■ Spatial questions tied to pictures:
'''

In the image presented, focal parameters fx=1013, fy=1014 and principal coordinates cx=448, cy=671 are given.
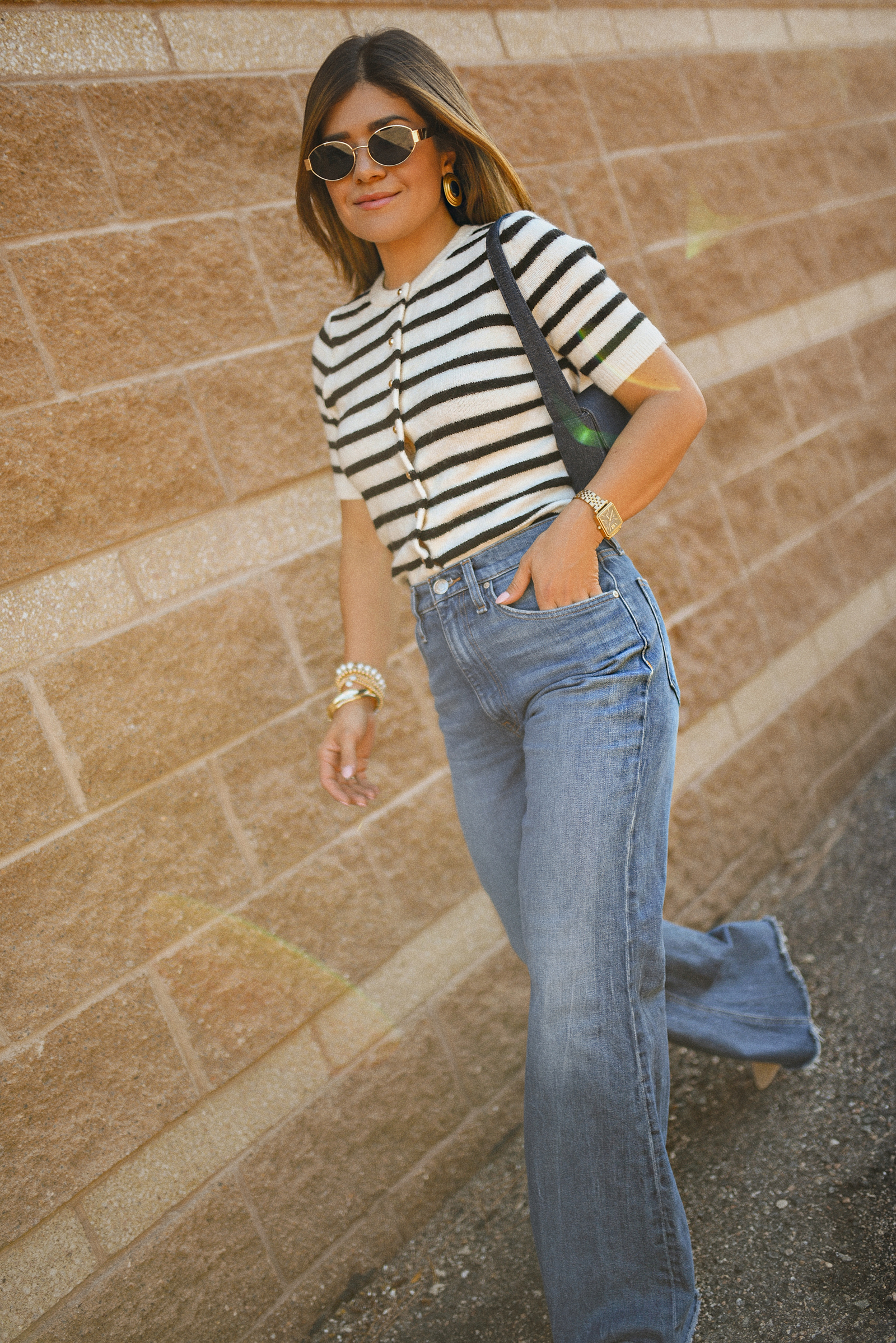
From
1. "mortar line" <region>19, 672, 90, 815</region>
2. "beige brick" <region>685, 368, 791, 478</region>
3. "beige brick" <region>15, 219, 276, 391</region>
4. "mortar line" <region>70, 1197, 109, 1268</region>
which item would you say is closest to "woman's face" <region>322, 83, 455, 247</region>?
"beige brick" <region>15, 219, 276, 391</region>

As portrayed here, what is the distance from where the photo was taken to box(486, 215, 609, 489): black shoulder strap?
164 cm

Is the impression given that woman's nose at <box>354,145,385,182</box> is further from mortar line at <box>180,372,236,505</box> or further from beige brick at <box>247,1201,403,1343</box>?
beige brick at <box>247,1201,403,1343</box>

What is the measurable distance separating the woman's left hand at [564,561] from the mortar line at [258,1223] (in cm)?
137

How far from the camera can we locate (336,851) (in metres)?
2.32

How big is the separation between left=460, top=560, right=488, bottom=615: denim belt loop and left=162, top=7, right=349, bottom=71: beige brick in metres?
1.35

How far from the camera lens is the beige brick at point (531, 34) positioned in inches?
111

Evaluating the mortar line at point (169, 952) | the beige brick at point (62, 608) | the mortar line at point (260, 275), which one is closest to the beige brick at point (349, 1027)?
the mortar line at point (169, 952)

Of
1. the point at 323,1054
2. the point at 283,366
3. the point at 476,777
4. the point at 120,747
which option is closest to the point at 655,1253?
the point at 476,777

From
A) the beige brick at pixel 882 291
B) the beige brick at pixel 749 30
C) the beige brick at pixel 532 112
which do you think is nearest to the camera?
the beige brick at pixel 532 112

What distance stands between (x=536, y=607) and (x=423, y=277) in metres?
0.65

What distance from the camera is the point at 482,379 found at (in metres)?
1.67

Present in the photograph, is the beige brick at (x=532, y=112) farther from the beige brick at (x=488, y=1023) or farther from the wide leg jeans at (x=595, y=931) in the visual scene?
the beige brick at (x=488, y=1023)

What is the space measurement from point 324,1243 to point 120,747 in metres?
1.17

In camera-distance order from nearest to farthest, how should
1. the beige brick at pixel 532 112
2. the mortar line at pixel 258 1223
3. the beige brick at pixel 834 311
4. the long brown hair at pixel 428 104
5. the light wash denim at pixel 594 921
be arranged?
the light wash denim at pixel 594 921 < the long brown hair at pixel 428 104 < the mortar line at pixel 258 1223 < the beige brick at pixel 532 112 < the beige brick at pixel 834 311
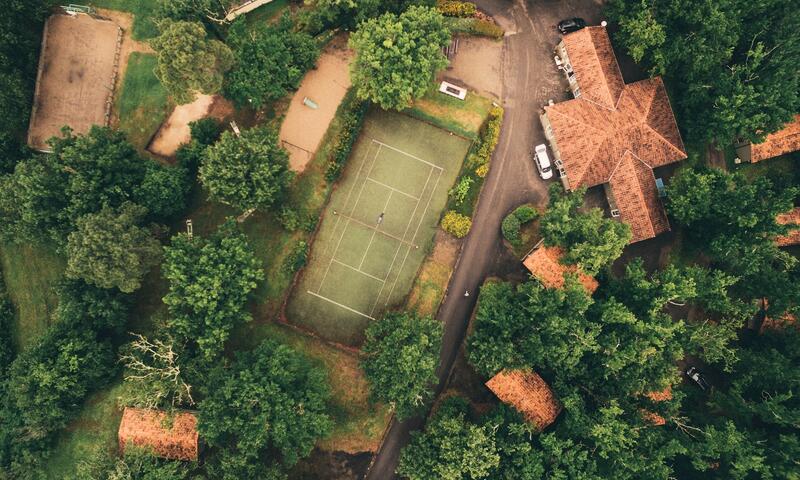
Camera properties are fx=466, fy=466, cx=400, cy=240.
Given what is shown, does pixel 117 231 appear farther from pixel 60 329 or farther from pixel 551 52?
pixel 551 52

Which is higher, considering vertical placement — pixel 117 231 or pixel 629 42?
pixel 629 42

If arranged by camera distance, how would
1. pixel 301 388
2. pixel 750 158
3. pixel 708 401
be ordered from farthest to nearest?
1. pixel 750 158
2. pixel 708 401
3. pixel 301 388

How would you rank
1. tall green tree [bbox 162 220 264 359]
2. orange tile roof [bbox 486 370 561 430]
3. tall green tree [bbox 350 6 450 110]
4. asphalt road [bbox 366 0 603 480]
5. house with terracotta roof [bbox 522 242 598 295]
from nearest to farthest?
1. tall green tree [bbox 162 220 264 359]
2. tall green tree [bbox 350 6 450 110]
3. orange tile roof [bbox 486 370 561 430]
4. house with terracotta roof [bbox 522 242 598 295]
5. asphalt road [bbox 366 0 603 480]

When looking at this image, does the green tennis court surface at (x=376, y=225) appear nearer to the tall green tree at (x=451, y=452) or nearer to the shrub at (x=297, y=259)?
the shrub at (x=297, y=259)

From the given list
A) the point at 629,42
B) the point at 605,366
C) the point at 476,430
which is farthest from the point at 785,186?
the point at 476,430

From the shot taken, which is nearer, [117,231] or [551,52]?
[117,231]

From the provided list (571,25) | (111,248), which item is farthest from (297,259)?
(571,25)

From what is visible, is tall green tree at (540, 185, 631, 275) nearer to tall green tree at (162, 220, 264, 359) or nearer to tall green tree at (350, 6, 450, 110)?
tall green tree at (350, 6, 450, 110)

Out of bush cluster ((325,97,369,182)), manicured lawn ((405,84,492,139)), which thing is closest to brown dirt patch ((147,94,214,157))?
bush cluster ((325,97,369,182))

'''

■ GIVEN INSTRUCTION:
Repeat exactly the lines starting at the line with "From the shot" and ending with the final line of the entries. Include nothing else.

■ RESULT OF THIS EXERCISE:
From the shot taken, which is nearer, [117,231] or [551,52]?
[117,231]

From the provided list (571,25) | (111,248), which item is farthest from (297,259)?
(571,25)

From what is visible, is tall green tree at (540, 185, 631, 275) nearer to tall green tree at (162, 220, 264, 359) or nearer to tall green tree at (350, 6, 450, 110)?
tall green tree at (350, 6, 450, 110)

Out of bush cluster ((325,97,369,182)), manicured lawn ((405,84,492,139)), which thing is closest to brown dirt patch ((147,94,214,157))?
bush cluster ((325,97,369,182))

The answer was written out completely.